Seeking compensation for financial losses
Detective Sergeant Richens is seeking compensation for financial losses she says she suffered because she was not able to live in the same city as her partner, including airfares and travel expenses, and the cost of maintaining separate homes in different cities.
She also wants a payment for “hurt, humiliation and injury to feelings” and want to be transferred to become a team leader in counter terrorism.
The court was told that Detective Sergeant Richens had been unable to transfer out of a community policing job at Melbourne Airport to an investigations role.
Sexual harassment rife in AFP
Mr McKenney said he would be using the results of a report into sexual harassment and bullying in the AFP by former sex discrimination commissioner Elizabeth Broderick.
It found that 46 percent of women had reported experiencing sexual harassment in the past five years, and 66 percent reported being bullied.
Still a ‘boy’s club’
Miles Heffernan, Litigation Director at Discrimination Claims says discrimination based on sexuality or relationship status is unlawful.

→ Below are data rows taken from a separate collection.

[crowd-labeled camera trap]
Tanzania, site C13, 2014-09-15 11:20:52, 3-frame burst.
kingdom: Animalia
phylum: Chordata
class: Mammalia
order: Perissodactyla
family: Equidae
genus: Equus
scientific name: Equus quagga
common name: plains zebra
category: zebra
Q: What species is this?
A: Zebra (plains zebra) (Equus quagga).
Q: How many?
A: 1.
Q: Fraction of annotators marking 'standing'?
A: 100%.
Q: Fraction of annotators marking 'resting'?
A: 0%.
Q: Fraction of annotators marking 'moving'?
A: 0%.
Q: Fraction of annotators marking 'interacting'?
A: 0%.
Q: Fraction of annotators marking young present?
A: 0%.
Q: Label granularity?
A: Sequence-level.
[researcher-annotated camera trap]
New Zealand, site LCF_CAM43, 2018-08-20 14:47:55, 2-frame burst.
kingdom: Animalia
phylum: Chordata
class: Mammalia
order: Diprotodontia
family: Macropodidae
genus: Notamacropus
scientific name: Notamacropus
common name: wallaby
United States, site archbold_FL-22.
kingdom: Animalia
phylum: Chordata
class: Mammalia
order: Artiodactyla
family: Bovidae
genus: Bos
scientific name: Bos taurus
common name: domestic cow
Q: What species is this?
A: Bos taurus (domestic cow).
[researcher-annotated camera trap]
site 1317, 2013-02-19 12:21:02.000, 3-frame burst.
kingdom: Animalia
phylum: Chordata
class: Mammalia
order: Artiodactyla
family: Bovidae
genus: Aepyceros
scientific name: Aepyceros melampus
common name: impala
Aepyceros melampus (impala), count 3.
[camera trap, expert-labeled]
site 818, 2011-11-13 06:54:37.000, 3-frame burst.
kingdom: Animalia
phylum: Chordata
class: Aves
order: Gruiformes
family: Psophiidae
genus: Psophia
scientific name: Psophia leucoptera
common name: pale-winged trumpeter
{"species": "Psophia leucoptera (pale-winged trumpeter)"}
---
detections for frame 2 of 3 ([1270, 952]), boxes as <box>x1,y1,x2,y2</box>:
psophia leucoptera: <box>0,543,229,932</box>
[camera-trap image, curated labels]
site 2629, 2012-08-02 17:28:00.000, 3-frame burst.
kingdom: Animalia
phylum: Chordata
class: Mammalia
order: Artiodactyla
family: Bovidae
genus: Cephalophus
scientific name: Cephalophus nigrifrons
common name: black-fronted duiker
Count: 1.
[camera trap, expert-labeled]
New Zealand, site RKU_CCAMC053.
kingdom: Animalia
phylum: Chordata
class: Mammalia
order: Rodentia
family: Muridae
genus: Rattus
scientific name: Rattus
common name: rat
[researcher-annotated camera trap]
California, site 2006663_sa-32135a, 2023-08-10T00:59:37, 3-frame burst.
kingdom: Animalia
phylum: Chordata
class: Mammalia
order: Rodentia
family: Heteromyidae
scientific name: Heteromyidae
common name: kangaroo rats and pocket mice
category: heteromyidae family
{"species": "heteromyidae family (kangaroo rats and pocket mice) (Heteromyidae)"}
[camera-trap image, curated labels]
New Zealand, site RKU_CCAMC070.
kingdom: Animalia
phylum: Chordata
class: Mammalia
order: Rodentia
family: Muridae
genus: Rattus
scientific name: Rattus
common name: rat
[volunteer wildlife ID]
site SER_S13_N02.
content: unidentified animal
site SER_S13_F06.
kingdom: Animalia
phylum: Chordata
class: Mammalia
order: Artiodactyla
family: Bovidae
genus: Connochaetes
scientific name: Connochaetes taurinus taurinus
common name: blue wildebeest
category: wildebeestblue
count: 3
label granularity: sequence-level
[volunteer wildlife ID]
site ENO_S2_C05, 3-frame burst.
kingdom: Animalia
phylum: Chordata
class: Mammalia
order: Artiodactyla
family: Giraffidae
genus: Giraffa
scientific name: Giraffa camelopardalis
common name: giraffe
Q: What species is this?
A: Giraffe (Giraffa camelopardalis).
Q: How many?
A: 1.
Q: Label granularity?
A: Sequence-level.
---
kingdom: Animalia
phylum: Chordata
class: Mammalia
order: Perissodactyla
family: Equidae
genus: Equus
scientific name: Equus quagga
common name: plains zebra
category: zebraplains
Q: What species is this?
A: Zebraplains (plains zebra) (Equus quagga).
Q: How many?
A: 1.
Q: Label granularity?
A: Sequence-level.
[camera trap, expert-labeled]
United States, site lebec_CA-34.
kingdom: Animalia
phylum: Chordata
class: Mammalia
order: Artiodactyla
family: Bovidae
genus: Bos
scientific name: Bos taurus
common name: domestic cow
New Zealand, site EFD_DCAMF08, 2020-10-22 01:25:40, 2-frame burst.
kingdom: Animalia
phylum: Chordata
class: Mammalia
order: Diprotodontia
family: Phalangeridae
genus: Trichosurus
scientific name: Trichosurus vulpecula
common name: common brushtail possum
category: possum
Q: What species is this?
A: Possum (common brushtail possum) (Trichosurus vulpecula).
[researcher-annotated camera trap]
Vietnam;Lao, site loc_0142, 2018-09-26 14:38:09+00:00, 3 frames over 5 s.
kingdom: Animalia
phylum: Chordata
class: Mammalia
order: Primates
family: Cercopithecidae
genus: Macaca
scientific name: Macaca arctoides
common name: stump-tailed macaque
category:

“Despite the legislation, unfortunately sexuality discrimination, or discrimination based on someone’s relationship status is still all too common, particularly in organisations like the police, that have long had a reputation of being a boy’s club'”, he said.
“The law is clear – employers cannot treat a worker less favourably than others because they are gay or lesbian, or if they are in a same sex relationship,” he said.
“If someone has experienced this sort of discrimination, they should take action, because no one should have to put up with being treated like that.”